━━━━━ Passage shown ━━━━━

By Alex Walker

Standalone IE7 – The Fix

By Alex Walker

If you caught last Friday’s Design View, you would have seen instructions on running IE7 as a standalone app — the alternative to replacing your faithful(?) old IE6 install. Over the weekend a number of people have reported that, although their IE7 runs fine, their IE6 install has begun behaving strangely, most commonly passing responsibility to Firefox when being passed a URL.

The good news is Jon Galloway at Microsoft’s Weblogs has had this issue too, and has it covered.

The problem is that IE7 writes a registry key that causes IE6 to shift to an also undocumented “evil” mode, and it’s necessary to delete this registry key after running IE7 and before running IE6 with the December 05 cumulative security update.

━━━━━ Source material ━━━━━

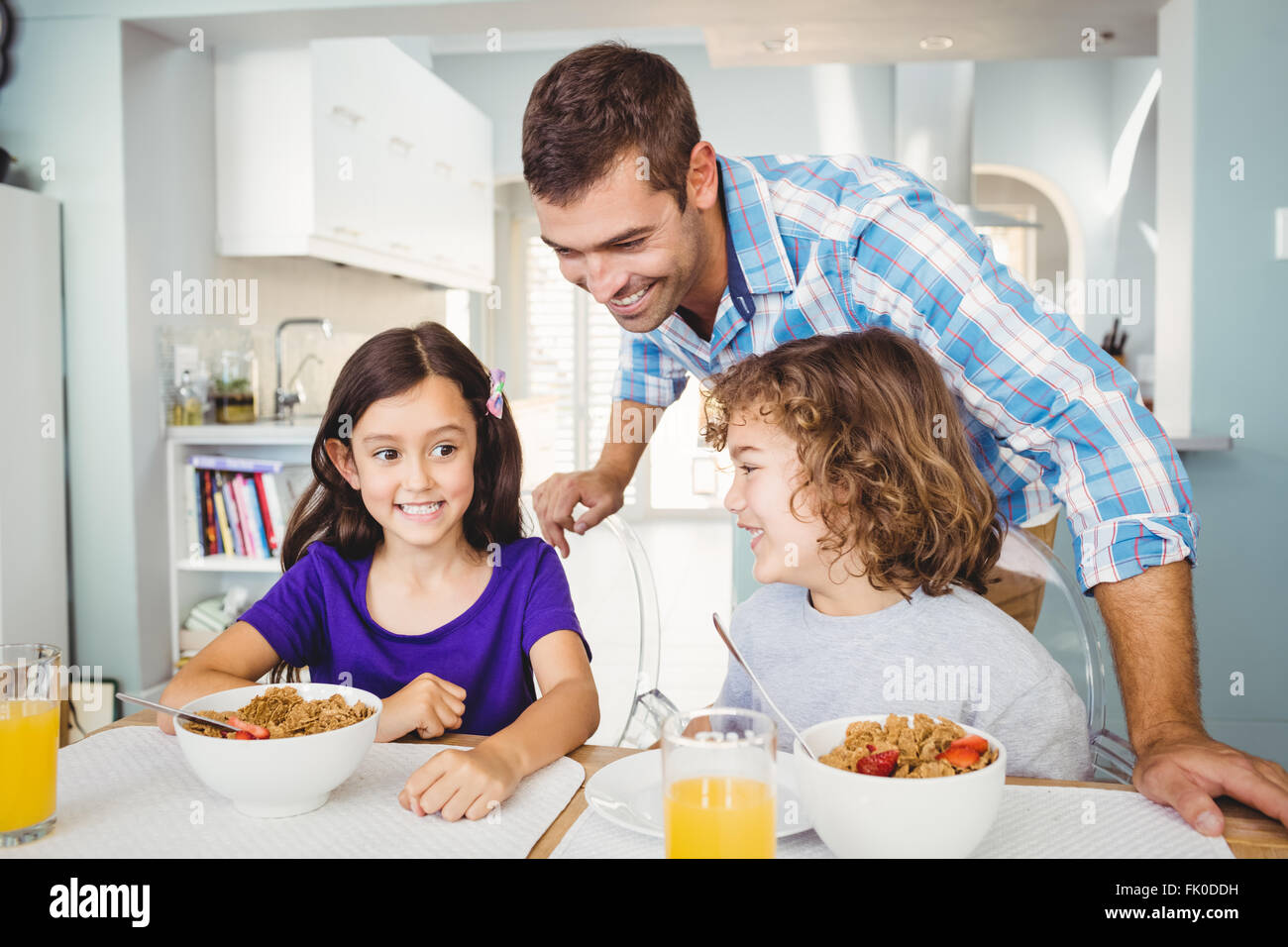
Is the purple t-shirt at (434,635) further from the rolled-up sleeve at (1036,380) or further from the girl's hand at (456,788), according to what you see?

━━━━━

▶ **Given exercise**: In the standalone IE7 post, what must be deleted after running IE7 and before running IE6? The material comes from a different source than the standalone IE7 post.

▶ **Output for this task**: The registry key that IE7 writes.